§ Consigne
Retranscrivez sans aucune modification le passage de l'entretien sur Énergir qui va de « Éric : Ça dépend » à « le secteur résidentiel. ».

Éric : Ça dépend des solutions que nous offrons. Il faut être réaliste : si un client veut se construire à l’électricité, personne ne va l’obliger à choisir la biénergie ou le GNR. On sait que les gros édifices sont moins intéressants pour Hydro-Québec parce que leurs besoins en électricité sont très grands, et cette situation se maintiendra probablement pour les prochains développements. Toutefois, pour Énergir, le marché résidentiel est moins rentable. Il faudra que l’on puisse offrir des solutions de biénergie aux nouveaux quartiers qui se construiront, ou le GNR, par exemple, aux clients qui voudront être carboneutres, mais nous ne déploierons pas nos plus grands efforts dans le secteur résidentiel.
Éric : Nos actionnaires sont toujours derrière nous. On l’a vu il n’y a pas si longtemps lorsqu’on a privatisé Valener : ils ont réinvesti dans l’entreprise. Déjà, à l’époque, la Caisse de dépôt et placement du Québec (CDPQ) était un investisseur innovant en ce qui concerne les changements climatiques. Elle a pourvu son portefeuille d’investissement de cibles de réduction d’intensité de carbone. Elle suit donc de près ce que l’on fait, et on tire très bien notre épingle du jeu. Le GNR, ça fait presque 10 ans ! Par rapport à d’autres entreprises du secteur, on est clairement à l’avant-garde. Nos actionnaires aiment ça ! Ils veulent influencer et soutenir les entreprises pour qu’elles changent et s’adaptent aux attentes de la société. Pour cette raison, nous devons garder notre cap. Nos actionnaires ont énormément d’intérêt pour nos projets, autant au Québec qu’ailleurs.
« Nos actionnaires ont énormément d’intérêt pour nos projets, autant au Québec qu’ailleurs. »

§ Données fournies

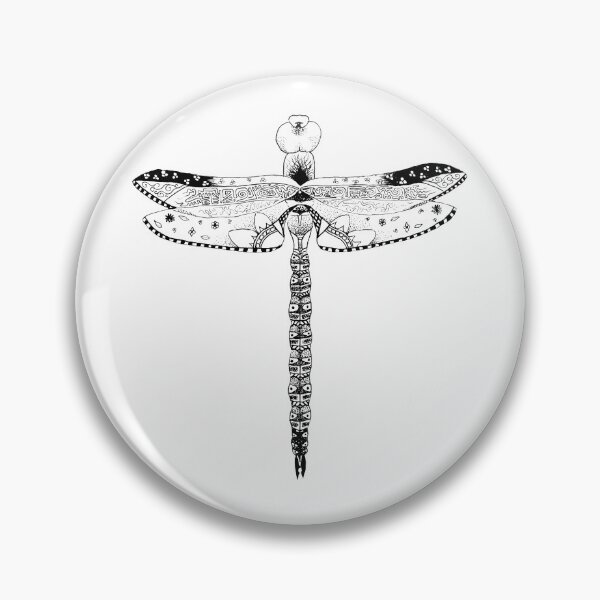 Item preview, Patterned dragonfly designed and sold by Violet Inkpot.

§ Réponse attendue
Éric : Ça dépend des solutions que nous offrons. Il faut être réaliste : si un client veut se construire à l’électricité, personne ne va l’obliger à choisir la biénergie ou le GNR. On sait que les gros édifices sont moins intéressants pour Hydro-Québec parce que leurs besoins en électricité sont très grands, et cette situation se maintiendra probablement pour les prochains développements. Toutefois, pour Énergir, le marché résidentiel est moins rentable. Il faudra que l’on puisse offrir des solutions de biénergie aux nouveaux quartiers qui se construiront, ou le GNR, par exemple, aux clients qui voudront être carboneutres, mais nous ne déploierons pas nos plus grands efforts dans le secteur résidentiel.